Repository files navigation

Shield_MARL

This repository contains the code for the Safe multi-agent reinforcement learning via shielding paper. Note that some of the shield files are not provided, they need to be synthesized first using Slugs.

Prerequisites:

Code Structure:

  • CQLearning.py: contains an implementation of CQ-Learning (non-deep) following the Game Theory and Multi-agent Reinforcement Learning book.

  • GridShield.py: contains the implementation of the composed shielding method currently restricted to 2 agents per shield but code can be modified to accomodate more.

  • QLearning.py : contains an implementation of Q-Learning (also non-deep).

  • Shield.py: contains the implementation of the centralized shield method.

  • parsing.py: contains the options for running the code.

  • smoothing.py and plotting.py: for smoothing traces and plotting the accumulated rewards.

  • run_exp_CQ.py and run_exp_QL.py: to run experiments with QLearning or CQLearning.
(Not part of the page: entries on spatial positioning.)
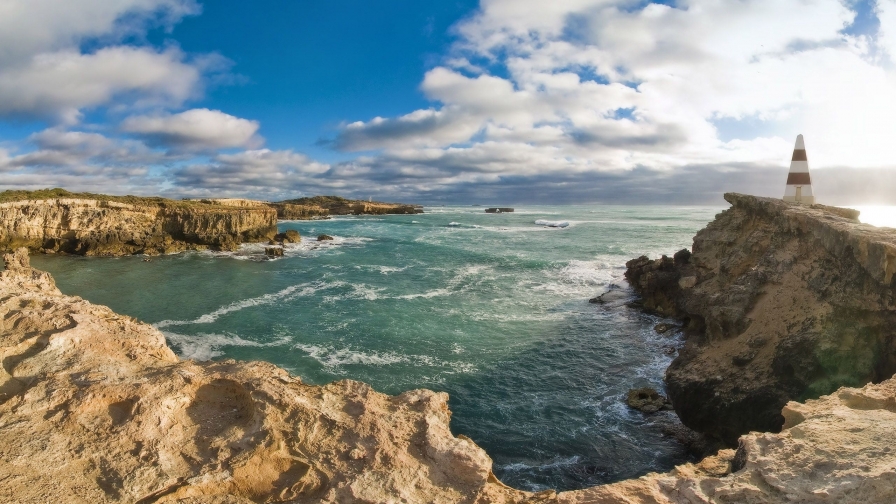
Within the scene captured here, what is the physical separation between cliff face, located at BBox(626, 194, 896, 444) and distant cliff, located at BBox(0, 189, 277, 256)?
38.4m

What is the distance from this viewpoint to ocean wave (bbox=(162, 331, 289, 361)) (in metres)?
14.9

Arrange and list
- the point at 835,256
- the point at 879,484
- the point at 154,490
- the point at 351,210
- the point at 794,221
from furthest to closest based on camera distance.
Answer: the point at 351,210 < the point at 794,221 < the point at 835,256 < the point at 154,490 < the point at 879,484

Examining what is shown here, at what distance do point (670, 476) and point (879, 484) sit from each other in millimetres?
1465

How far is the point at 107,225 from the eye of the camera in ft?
123

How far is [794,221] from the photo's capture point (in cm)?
1187

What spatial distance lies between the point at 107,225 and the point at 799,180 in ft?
152

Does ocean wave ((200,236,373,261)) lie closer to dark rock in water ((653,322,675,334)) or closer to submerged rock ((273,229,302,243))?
submerged rock ((273,229,302,243))

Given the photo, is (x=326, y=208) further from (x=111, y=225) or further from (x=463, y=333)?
(x=463, y=333)

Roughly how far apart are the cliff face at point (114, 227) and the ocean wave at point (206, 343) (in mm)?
24909

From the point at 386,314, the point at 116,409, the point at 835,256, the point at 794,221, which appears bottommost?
the point at 386,314

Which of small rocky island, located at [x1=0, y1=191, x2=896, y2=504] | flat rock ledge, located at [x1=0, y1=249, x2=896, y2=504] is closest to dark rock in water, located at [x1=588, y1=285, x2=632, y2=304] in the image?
small rocky island, located at [x1=0, y1=191, x2=896, y2=504]

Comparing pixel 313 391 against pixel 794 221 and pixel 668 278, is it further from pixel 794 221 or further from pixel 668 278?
pixel 668 278

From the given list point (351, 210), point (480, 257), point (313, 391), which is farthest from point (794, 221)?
point (351, 210)

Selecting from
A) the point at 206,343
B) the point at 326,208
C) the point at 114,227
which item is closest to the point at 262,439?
the point at 206,343
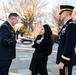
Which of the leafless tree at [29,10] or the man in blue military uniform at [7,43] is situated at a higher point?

For example: python run_exp_CQ.py -n 2 -p 1 -g 1 -i 10 -h 7 -q 0.12 -a 0.8 -w 1 -r 20 -t 1200 -e MIT_test_1 runs an experiment with CQLearning with 2 agents, with shielding active, with composed shielding, for 10 iterations, with 7 runs saved as traces, with a CQ test threshold of 0.12, with a learning rate of 0.8, a discount of 1, collision cost of 20 and 1200 episodes and the relevant produced files will have experiment name: MIT_test_1.

  • /shields: contains the centralized shield files produced by the Slugs tool and the folder /shields/grid_shields are the shields necessary for the composed shield method for each map.

  • /shield_synthesis: contains the files relevant for shield synthesis:

    • ControlParser.py (I am not the author of this code): converts slugs output files to a json shield file.
    • gen_shield_grid.py: creates composed shields description files based on map and number of agents.
    • compile_all_grid.sh: shell script file that takes a map name and number of agents and creates the shield files by calling the relevant code for composed shields.
    • grid_world.py and grid_preprocessing.py (based on my co-author Suda Bharadwaj's code): code used by the gen_shield_grid.py script.
    • maps.zip: contains the map files, (mpe for multiagent particle environment).
  • /maps: contains the map information for each grid map.

  • /graph_data: containes some traces that were generated when running experiments.

Notes:

  • Code is provided as is and not actively maintained at the moment. However, I am happy to answer questions.